Viele Jahre ist es bei Forstinger rund gegangen. Der 1962 von Norbert Forstinger in einem 25 m2 großen Kellerlokal gegründete Autozubehörhandel erlebte 2001 seine erste Megapleite. In der Folge gab es einen munteren Reigen von Insolvenzen und Eigentümerwechseln. Zuletzt schien es, dass mit dem Einstieg der Unternehmerfamilie Schmid Schmidsfelden alle Altlasten erledigt wurden. Doch nun ermittelt die Staatsanwaltschaft wegen angeblicher Bilanzfälschungen.
Ein Rückblick: Nach dem Konkurs der Forstinger Privatstiftung im Jahr 2001 stieg Erhard Grossnig mit seinen beiden Sanierungsvehikeln Value Management Services (Wien) und der Orlando Management GmbH (München) bei der maroden Autozubehör-Kette ein. Er stellte der 2002 durch einen Ausgleich entschuldeten Firma frisches Kapital zur Verfügung und erreichte unter der Geschäftsführung von Dr.
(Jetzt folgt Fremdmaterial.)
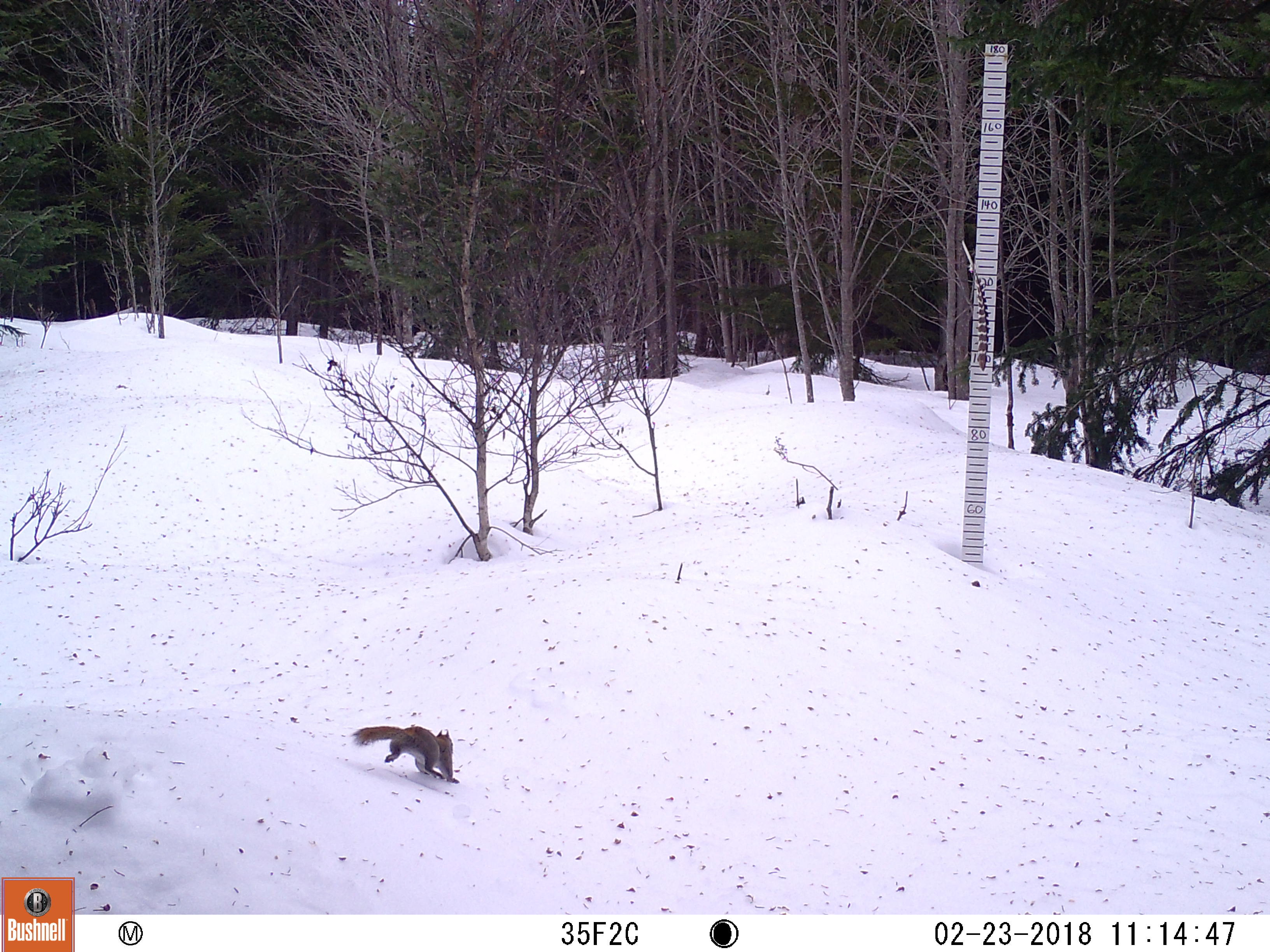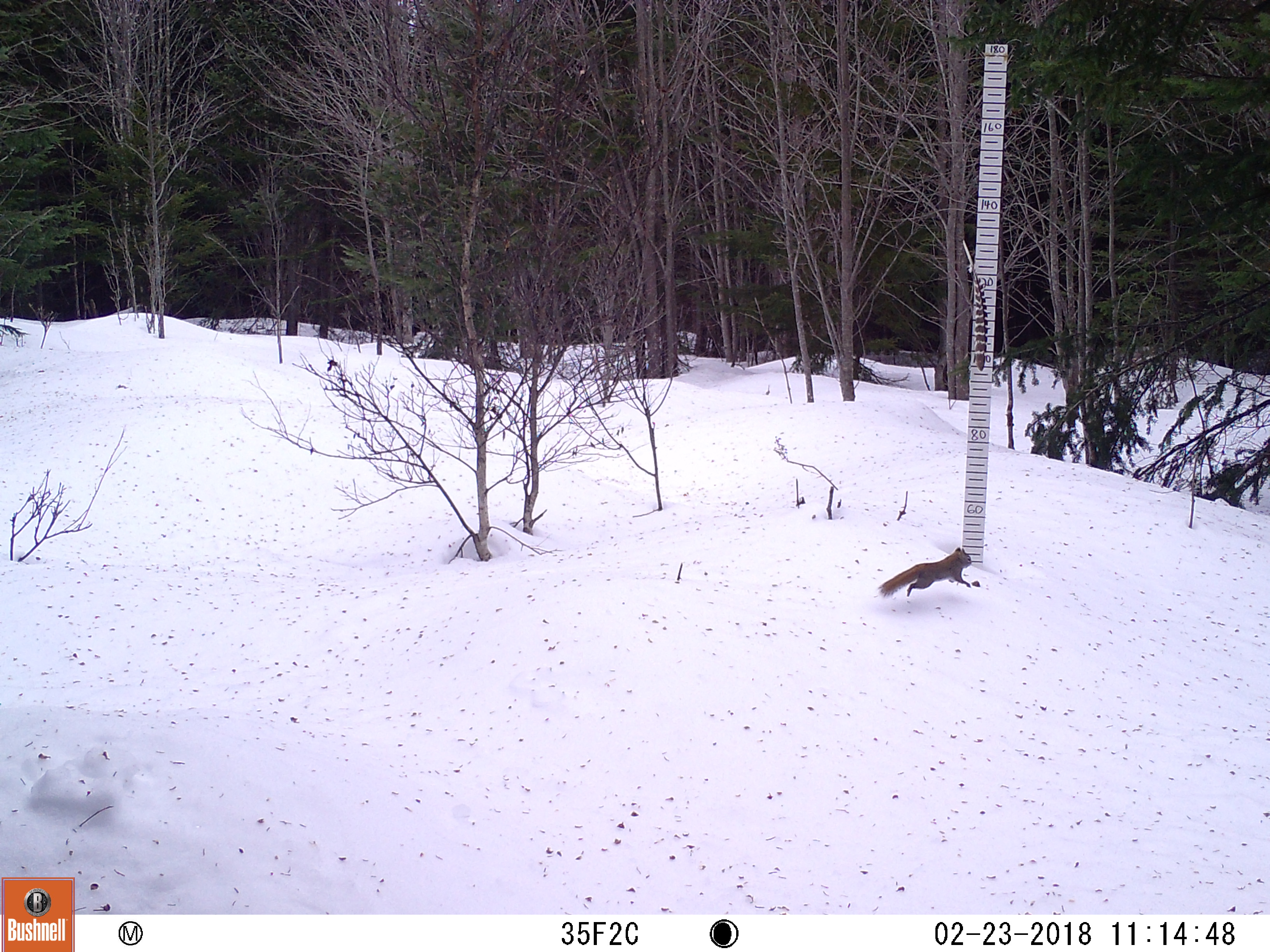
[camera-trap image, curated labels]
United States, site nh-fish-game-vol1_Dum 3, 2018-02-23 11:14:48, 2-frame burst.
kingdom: Animalia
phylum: Chordata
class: Mammalia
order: Rodentia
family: Sciuridae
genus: Tamiasciurus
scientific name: Tamiasciurus hudsonicus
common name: red squirrel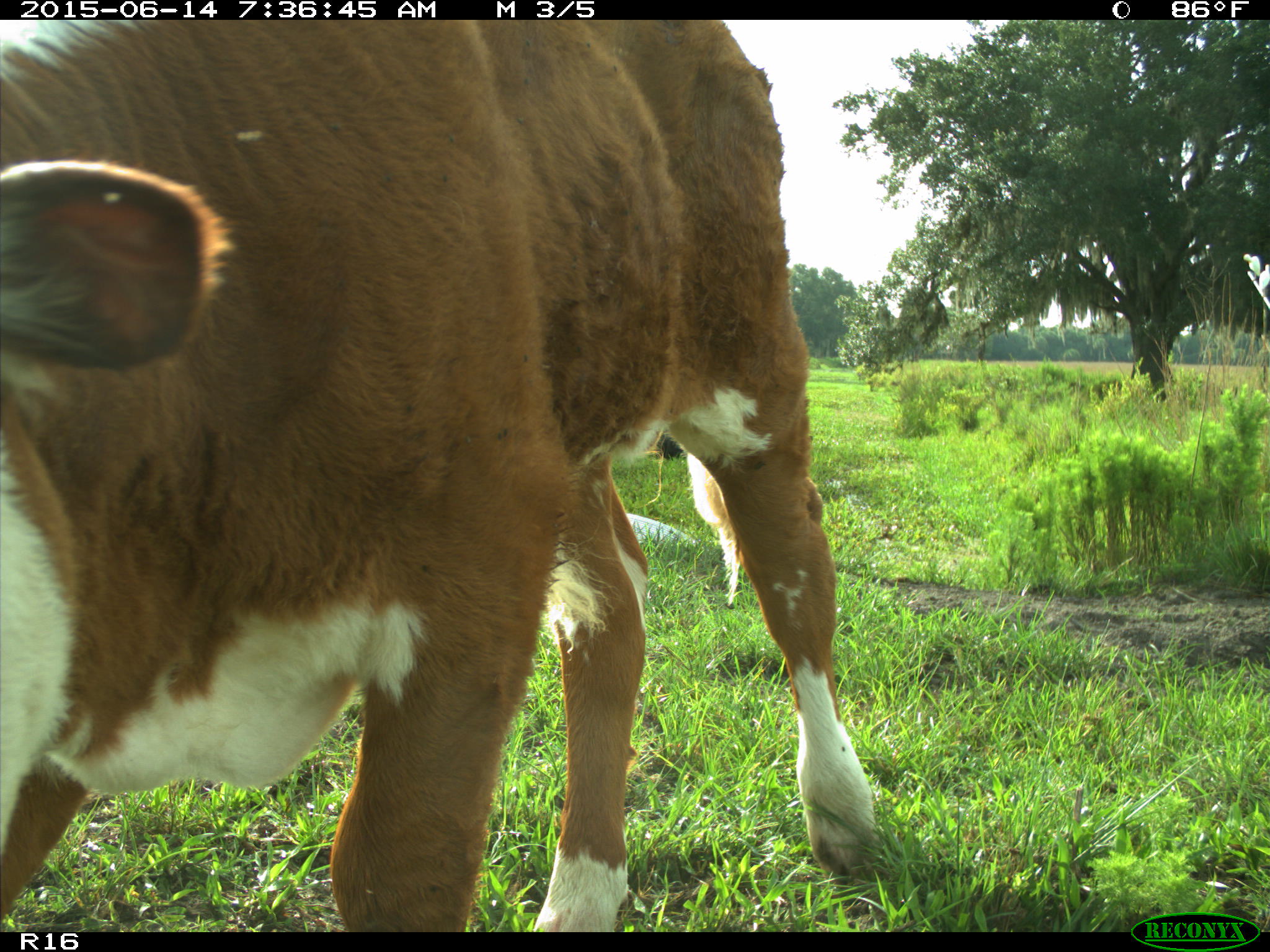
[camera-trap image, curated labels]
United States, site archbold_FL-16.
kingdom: Animalia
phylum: Chordata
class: Mammalia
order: Artiodactyla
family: Bovidae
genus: Bos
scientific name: Bos taurus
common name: domestic cow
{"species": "Bos taurus (domestic cow)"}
Paul Niederkofler und Dr. Collin Schmitz-Valckenberg den Turnaround. Als größter Einzelhändler für Zubehör und Ersatzteile erzielte Forstinger 2003 mit seinen 113 Filialen und 900 Mitarbeitern bei 120 Millionen Euro den beachtlichen Ertrag vor Steuern und Zinsen von 6,8 Millionen Euro.
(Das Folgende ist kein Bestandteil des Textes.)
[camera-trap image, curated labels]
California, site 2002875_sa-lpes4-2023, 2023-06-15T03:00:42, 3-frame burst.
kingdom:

2004 wurde die Forstinger-Kette im Rahmen eines Management-Buy-outs mit Unterstützung des paneuropäischen Finanzinvestors Bridgepoint Capital Ltd. an die Geschäftsführer verkauft. Bridgepoint-Geschäftsführer Dr. Anthony Bunker erklärte, diese Transaktion ermögliche es, die Expansion in Österreich und in den Nachbarländern weiter voranzutreiben. Nach der angekündigten Expansionsoffensive gab es im Frühjahr 2009 eine neue Hiobsmeldung: Bridgepoint, die 2004 angeblich über ein Kapital von 4 Milliarden Euro verfügt hat, konnte oder wollte die Kosten des Management-Buy-outs nicht finanzieren. Forstingers Muttergesellschaft, die FHS Beteiligungsgesellschaft mit Sitz in Wien-Liesing, musste mit 43 Millionen Euro Passiva Konkurs anmelden. "Die Schulden kommen zum Großteil noch vom Erwerb der Kette 2004", erklärte der damalige Forstinger-Chef Walter Karger den verdutzten Gläubigern.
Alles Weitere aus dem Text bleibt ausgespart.